» Quoted passage:
BEGIN

If you're looking for Anti arguments:
The religious perspective as put forward by morningpaper - if life begins at conception then, in many cases, you are deliberately causing embryos to be created which will not be emplanted. True, many will not be of good enough quality to divide sufficiently successfully for freezing and later implantation, but there is still an element of playing God in that at various stages you have to make choices. You can only put back 2 (exceptionally 3) embryos at a time. The remaining embryos have a much lower chance of fulfilling their potential. There is also the issue of selecting "the best" embryos at this stage - is this one where we should have this ability? Some christians (and muslims as noted above) don't necessarily believe that the spiritual life begins at the moment of conception, though this is the RC (and often evangelical) standpoint.
Another anti argument is "why, given the surplus of children looking for a home, don't you adopt? Aren't you being selfish". Usually this is cited by people who know little about the realities of adoption at present, and of course the argument holds for all parents, not just the infertile.
Funding is clearly still an issue for many. Given how much children cost once they are born, shouldn't those couples, presumably both earning, fund their own family. And as misdee pointed out there are many more urgent areas where funding would be needed.
There is also the "nature" issue - perhaps infertility is nature's method of natural selection, and some people just shouldn't be parents.
Another argument is that by opening the door to this advance, where does it stop? Can we simply start to select characteristics of our children? Can we artificially delay parenthood into our 50s and 60s. How can we control what people do with this?
I think that the religious argument is in some ways the hardest - here it is just a different belief system. I know there has been some work in this area to come up with methods where only sufficent embryos are created which can then be implanted (is no surplus embryos are created). Haven't read the last RC document on this though, so there may still be other issues unaddresses.

END

» Listed entries:
BEGIN

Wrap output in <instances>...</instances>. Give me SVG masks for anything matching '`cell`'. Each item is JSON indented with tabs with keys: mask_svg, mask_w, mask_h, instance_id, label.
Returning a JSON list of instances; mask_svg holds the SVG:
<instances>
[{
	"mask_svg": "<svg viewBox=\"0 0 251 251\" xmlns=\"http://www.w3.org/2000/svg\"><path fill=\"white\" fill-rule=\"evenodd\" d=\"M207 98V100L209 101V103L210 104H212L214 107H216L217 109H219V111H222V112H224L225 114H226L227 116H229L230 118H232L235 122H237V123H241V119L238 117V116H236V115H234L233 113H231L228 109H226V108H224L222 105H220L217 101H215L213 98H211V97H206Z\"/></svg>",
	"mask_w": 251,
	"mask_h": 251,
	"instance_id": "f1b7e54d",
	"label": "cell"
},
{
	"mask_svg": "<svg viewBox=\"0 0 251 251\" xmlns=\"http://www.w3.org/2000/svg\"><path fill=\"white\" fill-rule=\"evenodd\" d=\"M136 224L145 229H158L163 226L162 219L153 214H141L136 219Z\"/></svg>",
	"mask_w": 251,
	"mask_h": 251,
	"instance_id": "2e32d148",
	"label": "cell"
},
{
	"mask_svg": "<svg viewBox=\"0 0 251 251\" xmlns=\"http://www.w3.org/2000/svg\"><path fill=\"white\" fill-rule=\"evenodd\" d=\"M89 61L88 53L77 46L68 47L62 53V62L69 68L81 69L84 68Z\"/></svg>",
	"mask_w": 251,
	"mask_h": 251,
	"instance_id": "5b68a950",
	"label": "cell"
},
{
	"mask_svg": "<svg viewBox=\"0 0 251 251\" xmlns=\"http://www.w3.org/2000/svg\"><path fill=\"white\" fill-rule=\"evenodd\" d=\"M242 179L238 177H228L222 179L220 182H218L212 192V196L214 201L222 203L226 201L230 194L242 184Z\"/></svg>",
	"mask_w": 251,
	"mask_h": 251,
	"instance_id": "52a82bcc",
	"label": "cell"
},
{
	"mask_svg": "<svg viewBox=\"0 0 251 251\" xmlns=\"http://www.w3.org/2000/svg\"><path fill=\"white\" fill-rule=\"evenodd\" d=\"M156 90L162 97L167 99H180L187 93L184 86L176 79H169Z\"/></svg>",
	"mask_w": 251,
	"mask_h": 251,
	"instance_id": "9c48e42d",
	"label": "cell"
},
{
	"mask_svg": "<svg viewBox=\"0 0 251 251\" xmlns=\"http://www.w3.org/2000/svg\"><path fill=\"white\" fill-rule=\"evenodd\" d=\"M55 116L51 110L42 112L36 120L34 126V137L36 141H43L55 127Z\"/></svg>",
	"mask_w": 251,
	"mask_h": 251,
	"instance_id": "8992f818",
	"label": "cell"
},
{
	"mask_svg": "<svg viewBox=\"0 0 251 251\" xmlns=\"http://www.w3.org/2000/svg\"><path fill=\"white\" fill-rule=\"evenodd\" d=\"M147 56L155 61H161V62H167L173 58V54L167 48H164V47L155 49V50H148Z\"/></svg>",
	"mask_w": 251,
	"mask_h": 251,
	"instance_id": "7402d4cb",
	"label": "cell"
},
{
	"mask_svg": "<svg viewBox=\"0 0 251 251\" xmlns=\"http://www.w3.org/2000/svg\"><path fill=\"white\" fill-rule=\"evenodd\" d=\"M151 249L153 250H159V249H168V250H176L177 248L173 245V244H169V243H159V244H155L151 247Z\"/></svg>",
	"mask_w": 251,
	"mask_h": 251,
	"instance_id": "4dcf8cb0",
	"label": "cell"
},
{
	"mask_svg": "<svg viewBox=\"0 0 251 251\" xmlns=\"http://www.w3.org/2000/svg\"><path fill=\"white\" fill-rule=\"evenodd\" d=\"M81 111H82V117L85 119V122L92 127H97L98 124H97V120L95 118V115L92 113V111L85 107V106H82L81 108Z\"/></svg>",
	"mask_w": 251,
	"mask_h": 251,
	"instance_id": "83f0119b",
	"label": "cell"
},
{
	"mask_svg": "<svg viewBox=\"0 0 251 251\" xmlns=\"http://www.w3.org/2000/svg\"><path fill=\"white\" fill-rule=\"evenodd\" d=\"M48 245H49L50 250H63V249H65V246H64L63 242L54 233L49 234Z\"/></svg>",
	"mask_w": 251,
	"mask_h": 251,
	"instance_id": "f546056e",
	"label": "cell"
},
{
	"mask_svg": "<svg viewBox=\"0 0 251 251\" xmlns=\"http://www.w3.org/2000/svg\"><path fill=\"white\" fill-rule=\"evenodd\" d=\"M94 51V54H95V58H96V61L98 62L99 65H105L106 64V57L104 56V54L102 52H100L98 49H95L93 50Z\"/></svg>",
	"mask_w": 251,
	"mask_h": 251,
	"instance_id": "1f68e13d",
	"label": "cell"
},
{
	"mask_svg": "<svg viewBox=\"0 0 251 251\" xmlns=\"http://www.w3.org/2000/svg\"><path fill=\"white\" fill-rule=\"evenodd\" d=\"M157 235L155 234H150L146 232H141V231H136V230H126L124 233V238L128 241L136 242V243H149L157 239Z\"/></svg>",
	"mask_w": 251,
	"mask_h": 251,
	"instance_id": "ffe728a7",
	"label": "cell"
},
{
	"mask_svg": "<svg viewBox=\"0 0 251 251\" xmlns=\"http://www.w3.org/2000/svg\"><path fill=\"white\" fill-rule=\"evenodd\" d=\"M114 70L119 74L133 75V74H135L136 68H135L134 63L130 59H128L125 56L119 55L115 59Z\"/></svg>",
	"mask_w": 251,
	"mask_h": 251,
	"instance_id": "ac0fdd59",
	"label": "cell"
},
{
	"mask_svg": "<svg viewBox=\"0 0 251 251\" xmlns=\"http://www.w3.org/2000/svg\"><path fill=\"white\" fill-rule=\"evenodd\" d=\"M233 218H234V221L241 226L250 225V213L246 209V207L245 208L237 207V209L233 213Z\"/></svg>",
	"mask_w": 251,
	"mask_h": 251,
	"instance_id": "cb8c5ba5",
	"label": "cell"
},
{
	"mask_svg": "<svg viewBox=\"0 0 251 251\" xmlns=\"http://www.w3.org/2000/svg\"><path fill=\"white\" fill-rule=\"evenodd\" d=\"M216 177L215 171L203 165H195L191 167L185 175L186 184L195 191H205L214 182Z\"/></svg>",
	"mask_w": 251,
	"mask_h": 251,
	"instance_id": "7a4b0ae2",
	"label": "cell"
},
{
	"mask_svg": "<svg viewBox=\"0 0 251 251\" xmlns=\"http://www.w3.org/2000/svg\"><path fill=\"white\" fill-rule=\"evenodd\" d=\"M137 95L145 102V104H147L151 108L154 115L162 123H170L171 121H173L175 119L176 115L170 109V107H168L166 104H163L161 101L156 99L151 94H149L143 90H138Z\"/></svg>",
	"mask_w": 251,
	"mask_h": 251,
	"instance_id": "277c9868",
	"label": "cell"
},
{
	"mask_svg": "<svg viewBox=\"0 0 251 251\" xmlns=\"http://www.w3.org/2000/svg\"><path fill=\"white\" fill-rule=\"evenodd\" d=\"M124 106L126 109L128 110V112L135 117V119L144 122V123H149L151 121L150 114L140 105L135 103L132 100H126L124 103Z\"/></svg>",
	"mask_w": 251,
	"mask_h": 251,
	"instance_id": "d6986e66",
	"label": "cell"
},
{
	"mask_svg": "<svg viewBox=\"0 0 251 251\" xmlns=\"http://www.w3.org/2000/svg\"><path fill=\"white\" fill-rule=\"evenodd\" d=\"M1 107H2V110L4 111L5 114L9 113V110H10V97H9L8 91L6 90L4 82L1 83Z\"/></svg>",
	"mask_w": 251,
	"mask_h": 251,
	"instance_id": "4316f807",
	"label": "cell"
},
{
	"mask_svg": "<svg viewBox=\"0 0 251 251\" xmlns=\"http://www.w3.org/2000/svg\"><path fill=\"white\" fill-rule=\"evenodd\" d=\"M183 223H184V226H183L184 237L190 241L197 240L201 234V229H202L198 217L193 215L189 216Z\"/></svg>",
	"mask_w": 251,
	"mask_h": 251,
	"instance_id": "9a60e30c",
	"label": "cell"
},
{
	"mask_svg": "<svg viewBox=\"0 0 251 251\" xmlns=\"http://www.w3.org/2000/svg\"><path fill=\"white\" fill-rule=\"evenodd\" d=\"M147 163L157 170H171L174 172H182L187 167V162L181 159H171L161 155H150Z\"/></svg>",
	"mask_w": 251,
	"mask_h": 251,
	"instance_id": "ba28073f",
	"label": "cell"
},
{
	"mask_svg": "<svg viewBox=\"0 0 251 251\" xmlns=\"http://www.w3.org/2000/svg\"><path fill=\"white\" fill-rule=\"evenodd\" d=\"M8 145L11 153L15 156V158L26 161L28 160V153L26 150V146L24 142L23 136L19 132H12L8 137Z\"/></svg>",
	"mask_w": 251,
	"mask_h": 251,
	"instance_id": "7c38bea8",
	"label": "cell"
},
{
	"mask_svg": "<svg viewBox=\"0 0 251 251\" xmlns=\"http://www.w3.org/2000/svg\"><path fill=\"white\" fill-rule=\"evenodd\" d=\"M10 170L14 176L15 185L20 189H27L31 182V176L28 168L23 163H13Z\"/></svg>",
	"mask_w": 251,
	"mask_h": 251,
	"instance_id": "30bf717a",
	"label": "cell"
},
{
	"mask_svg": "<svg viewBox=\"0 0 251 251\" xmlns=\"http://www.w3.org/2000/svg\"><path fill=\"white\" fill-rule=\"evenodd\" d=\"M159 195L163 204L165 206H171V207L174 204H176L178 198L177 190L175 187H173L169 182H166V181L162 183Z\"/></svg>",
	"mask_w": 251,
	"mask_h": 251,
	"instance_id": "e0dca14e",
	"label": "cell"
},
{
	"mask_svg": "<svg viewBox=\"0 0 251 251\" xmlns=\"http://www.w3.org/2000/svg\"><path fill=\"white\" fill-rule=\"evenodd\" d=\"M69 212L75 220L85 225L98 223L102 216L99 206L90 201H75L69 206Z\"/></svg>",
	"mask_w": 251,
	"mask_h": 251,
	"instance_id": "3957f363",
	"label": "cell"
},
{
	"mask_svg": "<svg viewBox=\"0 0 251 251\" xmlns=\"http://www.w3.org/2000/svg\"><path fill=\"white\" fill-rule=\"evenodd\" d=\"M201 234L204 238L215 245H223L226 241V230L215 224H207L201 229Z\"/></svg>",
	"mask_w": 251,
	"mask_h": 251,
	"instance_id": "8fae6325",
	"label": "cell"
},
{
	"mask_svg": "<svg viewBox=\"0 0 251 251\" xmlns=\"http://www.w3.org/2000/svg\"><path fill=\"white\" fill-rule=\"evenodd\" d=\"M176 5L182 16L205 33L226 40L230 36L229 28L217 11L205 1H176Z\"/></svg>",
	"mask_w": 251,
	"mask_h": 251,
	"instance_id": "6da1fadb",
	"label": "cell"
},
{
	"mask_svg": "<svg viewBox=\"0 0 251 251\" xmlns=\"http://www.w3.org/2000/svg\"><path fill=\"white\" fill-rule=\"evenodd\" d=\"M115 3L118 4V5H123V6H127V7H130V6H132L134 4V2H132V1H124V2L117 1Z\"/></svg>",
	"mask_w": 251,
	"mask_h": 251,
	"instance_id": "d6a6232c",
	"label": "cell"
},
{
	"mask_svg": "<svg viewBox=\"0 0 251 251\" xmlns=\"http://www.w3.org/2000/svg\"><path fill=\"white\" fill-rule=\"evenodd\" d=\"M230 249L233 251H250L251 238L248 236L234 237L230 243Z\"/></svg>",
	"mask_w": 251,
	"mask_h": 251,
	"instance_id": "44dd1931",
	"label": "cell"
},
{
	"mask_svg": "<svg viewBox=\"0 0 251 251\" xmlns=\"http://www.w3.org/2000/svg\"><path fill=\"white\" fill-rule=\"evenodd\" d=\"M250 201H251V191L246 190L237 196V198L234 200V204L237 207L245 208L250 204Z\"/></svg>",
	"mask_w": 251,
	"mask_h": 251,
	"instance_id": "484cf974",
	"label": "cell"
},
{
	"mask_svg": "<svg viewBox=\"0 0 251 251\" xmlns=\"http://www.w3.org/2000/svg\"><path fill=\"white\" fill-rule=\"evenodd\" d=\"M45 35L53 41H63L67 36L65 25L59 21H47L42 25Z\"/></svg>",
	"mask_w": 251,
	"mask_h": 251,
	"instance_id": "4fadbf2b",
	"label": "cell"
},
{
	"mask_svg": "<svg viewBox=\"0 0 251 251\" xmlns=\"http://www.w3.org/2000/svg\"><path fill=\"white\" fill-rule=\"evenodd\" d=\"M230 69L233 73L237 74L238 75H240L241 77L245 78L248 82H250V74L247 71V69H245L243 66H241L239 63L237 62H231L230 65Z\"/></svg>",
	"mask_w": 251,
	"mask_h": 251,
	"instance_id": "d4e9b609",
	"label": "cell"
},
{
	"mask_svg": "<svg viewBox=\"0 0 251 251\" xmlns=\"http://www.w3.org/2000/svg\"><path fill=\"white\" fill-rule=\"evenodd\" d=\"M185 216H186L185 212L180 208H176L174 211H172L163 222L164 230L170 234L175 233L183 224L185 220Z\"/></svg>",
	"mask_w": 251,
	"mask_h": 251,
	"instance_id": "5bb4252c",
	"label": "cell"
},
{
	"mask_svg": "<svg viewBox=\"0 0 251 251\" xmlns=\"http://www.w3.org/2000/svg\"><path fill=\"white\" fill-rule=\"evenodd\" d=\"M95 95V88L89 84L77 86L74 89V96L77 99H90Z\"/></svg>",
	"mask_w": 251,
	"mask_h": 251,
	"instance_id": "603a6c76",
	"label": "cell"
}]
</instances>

END

» Exercise details: Summarize the post on anti arguments in two sentences. The lines have no connection to the post.

» Answer section: The post lists anti arguments: the religious view that embryos are deliberately created that will not be implanted and that choices among them amount to playing God, the question of why couples don't adopt, funding, the idea that infertility may be nature's selection, and the worry over where such an advance stops. The writer calls the religious argument in some ways the hardest because it rests on a different belief system, and mentions work on methods that create only as many embryos as can be implanted.